En partant de l’idée philosophique qui considèrent l’accès aux soins comme un droit, l’approche d’Andersen développe un modèle comportemental qui a fourni dans une forme simplifiée un cadre conceptuel permanant d’identifier les déterminants de l’accès aux soins et de l’utilisation des services de santé aux Etats-Unis et au Canada (Karna, 2012).
Ce modèle explique donc la manière dont les individus utilisent les services de santé. Il distingue trois facteurs à savoir : les facteurs démographiques, les facteurs socioéconomiques et les besoins de soins de santé.

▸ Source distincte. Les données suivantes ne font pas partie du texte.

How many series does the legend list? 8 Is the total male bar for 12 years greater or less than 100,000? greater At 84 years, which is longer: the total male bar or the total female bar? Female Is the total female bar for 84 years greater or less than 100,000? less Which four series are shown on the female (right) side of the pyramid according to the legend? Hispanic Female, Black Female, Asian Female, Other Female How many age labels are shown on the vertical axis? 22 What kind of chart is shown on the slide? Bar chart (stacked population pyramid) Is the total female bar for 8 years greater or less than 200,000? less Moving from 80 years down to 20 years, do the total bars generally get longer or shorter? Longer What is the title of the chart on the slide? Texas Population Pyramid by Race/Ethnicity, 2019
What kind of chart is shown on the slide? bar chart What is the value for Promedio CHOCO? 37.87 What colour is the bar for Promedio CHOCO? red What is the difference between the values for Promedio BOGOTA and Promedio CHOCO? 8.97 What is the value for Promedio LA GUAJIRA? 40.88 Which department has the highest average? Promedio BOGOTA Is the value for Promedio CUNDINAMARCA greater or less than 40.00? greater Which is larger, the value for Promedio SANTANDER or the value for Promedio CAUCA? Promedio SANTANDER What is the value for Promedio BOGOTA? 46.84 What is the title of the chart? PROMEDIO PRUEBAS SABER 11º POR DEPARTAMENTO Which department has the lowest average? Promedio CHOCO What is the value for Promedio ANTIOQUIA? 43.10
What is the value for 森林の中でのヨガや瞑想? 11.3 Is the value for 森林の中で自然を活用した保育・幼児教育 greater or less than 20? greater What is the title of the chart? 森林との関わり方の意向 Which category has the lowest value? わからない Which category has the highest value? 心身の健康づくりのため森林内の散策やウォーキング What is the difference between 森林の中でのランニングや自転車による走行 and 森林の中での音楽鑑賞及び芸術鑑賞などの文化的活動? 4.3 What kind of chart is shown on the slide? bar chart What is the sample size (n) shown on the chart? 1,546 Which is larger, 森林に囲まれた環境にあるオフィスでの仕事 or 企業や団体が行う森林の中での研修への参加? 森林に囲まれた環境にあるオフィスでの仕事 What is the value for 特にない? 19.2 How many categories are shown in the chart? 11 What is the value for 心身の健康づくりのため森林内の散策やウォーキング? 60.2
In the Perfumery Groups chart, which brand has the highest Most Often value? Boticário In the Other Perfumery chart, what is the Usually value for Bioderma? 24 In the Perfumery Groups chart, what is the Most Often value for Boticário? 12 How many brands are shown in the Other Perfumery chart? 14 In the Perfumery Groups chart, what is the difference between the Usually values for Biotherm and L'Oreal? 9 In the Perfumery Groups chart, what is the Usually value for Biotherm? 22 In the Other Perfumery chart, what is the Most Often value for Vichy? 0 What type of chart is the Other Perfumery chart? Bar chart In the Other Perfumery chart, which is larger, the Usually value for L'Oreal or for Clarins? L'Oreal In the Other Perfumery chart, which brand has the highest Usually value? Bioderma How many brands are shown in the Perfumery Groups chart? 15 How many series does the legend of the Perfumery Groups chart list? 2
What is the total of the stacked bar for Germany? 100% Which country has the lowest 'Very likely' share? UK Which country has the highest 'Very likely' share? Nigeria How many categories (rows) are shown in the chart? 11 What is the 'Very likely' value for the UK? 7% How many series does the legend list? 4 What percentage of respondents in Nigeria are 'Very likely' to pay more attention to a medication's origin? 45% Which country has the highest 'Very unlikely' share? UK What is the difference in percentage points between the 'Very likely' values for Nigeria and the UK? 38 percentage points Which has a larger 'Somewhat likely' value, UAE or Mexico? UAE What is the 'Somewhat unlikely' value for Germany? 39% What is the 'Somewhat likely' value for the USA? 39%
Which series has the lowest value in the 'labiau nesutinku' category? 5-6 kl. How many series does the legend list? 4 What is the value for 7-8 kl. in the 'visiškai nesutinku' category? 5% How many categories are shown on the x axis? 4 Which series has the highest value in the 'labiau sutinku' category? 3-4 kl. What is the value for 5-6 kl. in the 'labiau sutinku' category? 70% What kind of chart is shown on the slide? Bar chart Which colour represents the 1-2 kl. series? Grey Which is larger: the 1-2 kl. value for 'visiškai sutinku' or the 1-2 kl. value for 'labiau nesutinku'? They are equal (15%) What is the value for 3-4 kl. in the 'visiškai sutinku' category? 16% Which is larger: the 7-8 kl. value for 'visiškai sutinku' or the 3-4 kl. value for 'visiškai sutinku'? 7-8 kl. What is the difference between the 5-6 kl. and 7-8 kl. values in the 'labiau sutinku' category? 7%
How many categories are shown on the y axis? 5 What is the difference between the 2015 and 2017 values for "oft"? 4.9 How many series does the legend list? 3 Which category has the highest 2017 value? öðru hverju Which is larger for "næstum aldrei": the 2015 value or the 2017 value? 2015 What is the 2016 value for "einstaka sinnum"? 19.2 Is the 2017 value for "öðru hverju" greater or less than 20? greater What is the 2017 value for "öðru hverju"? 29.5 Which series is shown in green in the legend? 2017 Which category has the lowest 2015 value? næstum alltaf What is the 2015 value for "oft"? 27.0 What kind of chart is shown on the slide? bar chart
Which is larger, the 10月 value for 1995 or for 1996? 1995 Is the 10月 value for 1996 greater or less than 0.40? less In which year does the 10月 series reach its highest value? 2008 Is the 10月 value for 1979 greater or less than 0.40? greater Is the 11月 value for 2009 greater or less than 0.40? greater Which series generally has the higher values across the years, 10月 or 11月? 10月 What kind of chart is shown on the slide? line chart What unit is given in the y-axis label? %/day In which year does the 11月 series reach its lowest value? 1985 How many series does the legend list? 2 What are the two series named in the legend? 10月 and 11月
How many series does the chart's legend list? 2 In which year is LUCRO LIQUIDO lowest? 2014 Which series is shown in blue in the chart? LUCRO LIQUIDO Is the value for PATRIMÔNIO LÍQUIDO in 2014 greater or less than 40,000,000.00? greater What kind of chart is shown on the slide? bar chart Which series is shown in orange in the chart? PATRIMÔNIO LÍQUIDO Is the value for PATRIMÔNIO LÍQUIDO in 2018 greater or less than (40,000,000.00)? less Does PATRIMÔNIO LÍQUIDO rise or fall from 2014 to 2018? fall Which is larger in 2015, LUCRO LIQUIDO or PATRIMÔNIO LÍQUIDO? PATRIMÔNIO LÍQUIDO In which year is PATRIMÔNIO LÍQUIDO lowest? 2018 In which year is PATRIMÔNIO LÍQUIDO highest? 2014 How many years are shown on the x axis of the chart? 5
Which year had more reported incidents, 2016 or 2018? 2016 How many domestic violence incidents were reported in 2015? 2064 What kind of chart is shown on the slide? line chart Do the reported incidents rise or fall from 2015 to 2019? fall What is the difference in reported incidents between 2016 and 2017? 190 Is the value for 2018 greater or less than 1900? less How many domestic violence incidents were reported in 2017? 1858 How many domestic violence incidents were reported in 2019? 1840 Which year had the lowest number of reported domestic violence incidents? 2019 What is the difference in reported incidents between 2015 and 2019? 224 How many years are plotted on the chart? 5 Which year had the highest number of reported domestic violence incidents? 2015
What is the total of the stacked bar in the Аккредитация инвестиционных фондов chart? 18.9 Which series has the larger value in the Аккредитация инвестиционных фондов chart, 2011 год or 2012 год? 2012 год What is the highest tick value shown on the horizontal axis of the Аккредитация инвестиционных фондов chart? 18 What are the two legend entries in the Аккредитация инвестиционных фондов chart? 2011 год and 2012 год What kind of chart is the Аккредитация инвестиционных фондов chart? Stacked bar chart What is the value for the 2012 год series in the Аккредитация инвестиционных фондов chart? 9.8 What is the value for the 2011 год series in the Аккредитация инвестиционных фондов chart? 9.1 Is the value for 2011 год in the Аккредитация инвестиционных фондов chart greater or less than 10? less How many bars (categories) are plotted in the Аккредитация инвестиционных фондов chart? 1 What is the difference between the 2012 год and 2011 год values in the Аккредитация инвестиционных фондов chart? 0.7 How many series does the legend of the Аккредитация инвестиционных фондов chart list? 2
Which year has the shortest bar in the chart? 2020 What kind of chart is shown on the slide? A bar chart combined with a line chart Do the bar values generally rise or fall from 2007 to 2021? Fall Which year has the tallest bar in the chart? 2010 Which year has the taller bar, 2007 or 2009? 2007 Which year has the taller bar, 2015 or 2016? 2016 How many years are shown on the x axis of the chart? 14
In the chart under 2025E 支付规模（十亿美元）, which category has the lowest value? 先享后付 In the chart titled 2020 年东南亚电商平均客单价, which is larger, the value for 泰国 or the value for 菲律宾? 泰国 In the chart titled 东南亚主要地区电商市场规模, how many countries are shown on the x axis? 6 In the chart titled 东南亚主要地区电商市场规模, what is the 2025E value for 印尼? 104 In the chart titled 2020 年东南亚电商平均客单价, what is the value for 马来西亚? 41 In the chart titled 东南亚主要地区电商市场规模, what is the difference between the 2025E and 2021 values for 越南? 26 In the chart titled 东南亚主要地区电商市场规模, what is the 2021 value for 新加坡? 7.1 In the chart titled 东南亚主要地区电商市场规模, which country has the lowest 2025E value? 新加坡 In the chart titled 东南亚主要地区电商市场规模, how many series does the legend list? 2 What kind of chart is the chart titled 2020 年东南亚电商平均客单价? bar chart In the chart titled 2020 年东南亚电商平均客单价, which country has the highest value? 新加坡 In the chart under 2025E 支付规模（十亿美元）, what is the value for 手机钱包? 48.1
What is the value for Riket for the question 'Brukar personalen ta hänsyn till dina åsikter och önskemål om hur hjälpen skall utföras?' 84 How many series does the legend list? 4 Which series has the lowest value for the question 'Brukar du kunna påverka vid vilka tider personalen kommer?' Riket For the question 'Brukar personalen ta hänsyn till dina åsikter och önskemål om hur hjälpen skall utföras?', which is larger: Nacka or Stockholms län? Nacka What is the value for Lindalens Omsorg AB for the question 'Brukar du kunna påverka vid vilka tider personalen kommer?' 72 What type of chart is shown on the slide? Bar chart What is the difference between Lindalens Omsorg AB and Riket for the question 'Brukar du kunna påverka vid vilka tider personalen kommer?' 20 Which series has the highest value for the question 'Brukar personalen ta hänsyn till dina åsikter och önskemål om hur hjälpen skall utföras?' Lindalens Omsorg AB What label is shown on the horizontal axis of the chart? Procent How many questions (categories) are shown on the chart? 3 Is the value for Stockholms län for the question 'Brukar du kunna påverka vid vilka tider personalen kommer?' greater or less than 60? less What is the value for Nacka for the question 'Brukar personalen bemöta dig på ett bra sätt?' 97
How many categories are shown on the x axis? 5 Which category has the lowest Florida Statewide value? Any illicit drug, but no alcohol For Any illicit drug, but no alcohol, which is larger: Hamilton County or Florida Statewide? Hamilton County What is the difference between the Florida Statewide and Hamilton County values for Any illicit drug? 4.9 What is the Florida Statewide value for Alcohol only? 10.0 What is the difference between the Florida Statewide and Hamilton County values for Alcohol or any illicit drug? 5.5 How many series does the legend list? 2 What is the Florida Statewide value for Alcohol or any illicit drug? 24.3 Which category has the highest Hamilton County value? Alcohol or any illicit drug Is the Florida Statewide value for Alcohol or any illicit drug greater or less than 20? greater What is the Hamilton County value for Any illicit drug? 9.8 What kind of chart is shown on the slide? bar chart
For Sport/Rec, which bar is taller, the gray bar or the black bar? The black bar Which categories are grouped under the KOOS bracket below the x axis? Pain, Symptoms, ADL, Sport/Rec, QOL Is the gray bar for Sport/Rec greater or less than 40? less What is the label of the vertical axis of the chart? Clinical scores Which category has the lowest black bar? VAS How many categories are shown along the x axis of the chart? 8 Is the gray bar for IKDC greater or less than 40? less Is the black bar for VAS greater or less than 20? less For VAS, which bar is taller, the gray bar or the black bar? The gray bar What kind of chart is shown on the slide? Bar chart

L’Anderson a mis au point un modèle permettant de vérifier si un système de santé est équitable. Car les besoins de soins de santé se révèlent comme le facteur important d’utilisation de soins de santé. Dans le cas contraire, lors que l’accès et l’utilisation des services de santé dépendent d’autres facteurs tels que l’âge, le statut-socioéconomique ou l’appartenance à un milieu donné serait jugé non équitable (Karna, 2012).
D’une manière générale, le comportement des individus dans le cadre de l’utilisation des services de santé et ses résultats reste l’élément primordial dans le modèle. Ce modèle est fondé par quatre groupes d’éléments à savoir, les caractéristiques individuelles, les caractéristiques contextuelles ou l’environnement, le comportement de santé et les résultats à l’issue du parcours choisi.